Supported by her Blue Flowers labelmates, Westerman and Chet Baker-ish crooner Puma Blue, Yanya delivers a set that blends a natural talent for hooky songwriting with a skilful interplay between polished, jazz-inflected guitar work and an unstudied, emotive vocal style.

She’s joined on that hallowed stage by a full band, who provide an endlessly adaptable backing to the night’s proceedings. But Yanya starts the set alone, knocking out “Angels” – a punkish, acerbic number – to a sold-out room who, after all, have come to see a songwriter whose gift for intimate, relatable pop is one of her greatest assets. It’s not the strongest material we’ll hear tonight, but it serves to create an instant bond between artist and audience that adds an extra layer of relevance to the shinier, catchier tunes to follow.

First among these is “Small Crimes”, a bittersweet ode to teenage shoplifting that slides and undulates through artfully placed inversions into a chiming chorus which gives the The xx a run for their money on the “quiet intensity” front.

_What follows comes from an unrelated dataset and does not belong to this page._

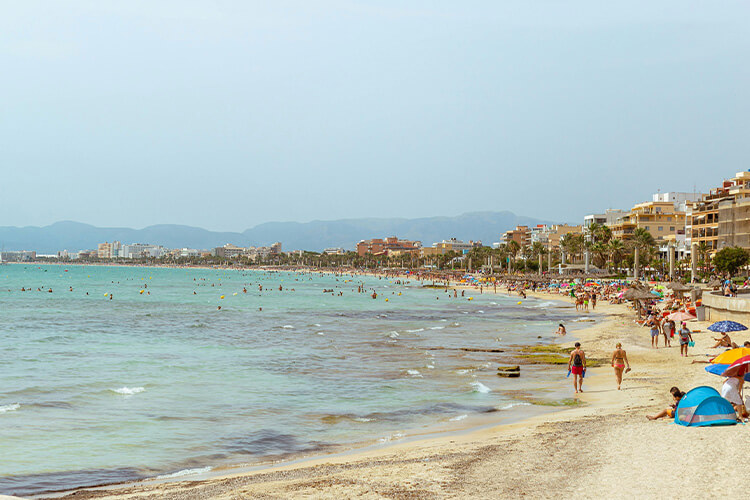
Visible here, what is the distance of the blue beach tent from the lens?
10602 mm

“The Florist”, which leads Yanya’s latest EP, Plant Feed, is up next. It’s a beautifully arranged bouquet (sorry) of hooks that really benefits from the live treatment, bringing her bruised vocal to the fore at the same time as doubling down on the rhythmic shifts that make it such an exciting listen on record.

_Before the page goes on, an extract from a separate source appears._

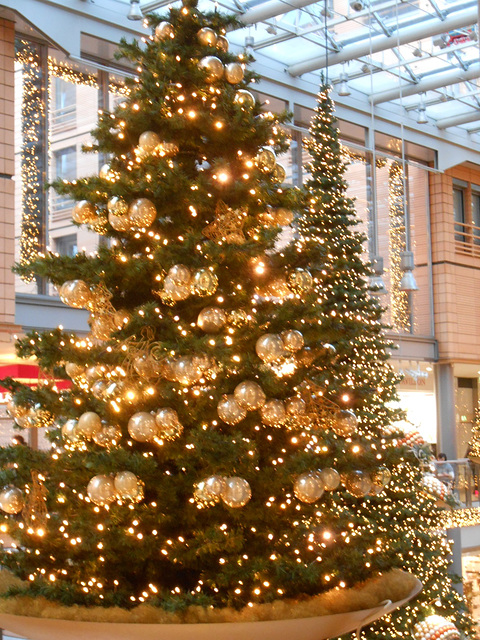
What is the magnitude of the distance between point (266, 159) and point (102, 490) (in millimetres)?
1851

In amongst the established winners, we’re treated to a couple of as-yet-unreleased tracks that show serious promise for 2018. The best of these is “Thanks 4 Nothing”, which follows a sunny hit of Latin-esque syncopation with a powerhouse chorus that bodes well for the nation’s summer playlists. There’s even a sax solo, courtesy of long-time collaborator Jazzi Bobbi, which lifts the tune up to the rafters.

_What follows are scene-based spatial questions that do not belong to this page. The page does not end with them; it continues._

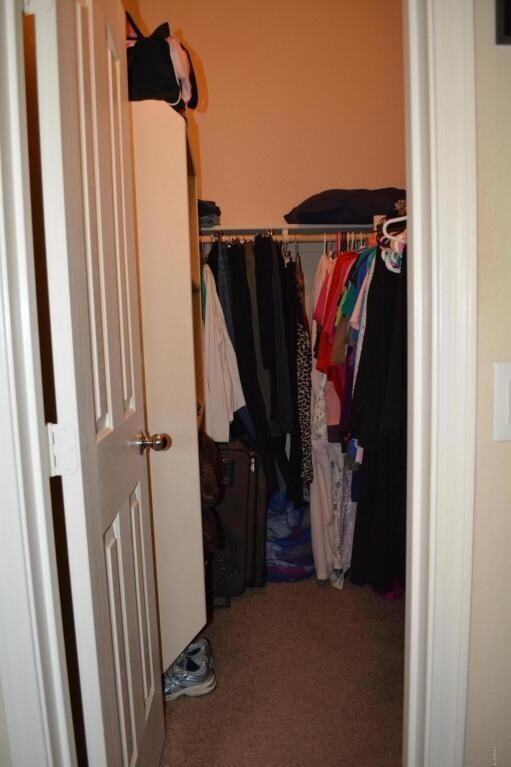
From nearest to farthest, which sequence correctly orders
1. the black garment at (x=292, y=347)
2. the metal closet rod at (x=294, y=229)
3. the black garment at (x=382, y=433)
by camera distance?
the black garment at (x=382, y=433)
the black garment at (x=292, y=347)
the metal closet rod at (x=294, y=229)

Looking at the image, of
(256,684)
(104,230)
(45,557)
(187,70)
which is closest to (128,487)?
(45,557)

Beyond Yanya’s obvious skill as a writer and arranger, it’s her adept control of the set’s dynamics that really helps to elevate this show above standard singer-songwriter fare. The evening’s closer, recent single “Baby Luv”, is a prime example. There, staccato stabs bleed and build in to a tense and textured chant of a chorus, before crashing back down to Earth to expose the vulnerability at the core of the song.

The only weak link that springs to mind in an otherwise excellent show is Yanya’s much-vaunted cover of “Hey” by Pixies. While it’s a perfectly pleasant listen, it lacks the vicious psychosexual drama at the heart of the original, sometimes veering in to chillout compilation territory. With so many catchy, self-penned efforts under her belt, it seems like an unnecessary note of caution for an artist who seems to know exactly who she is.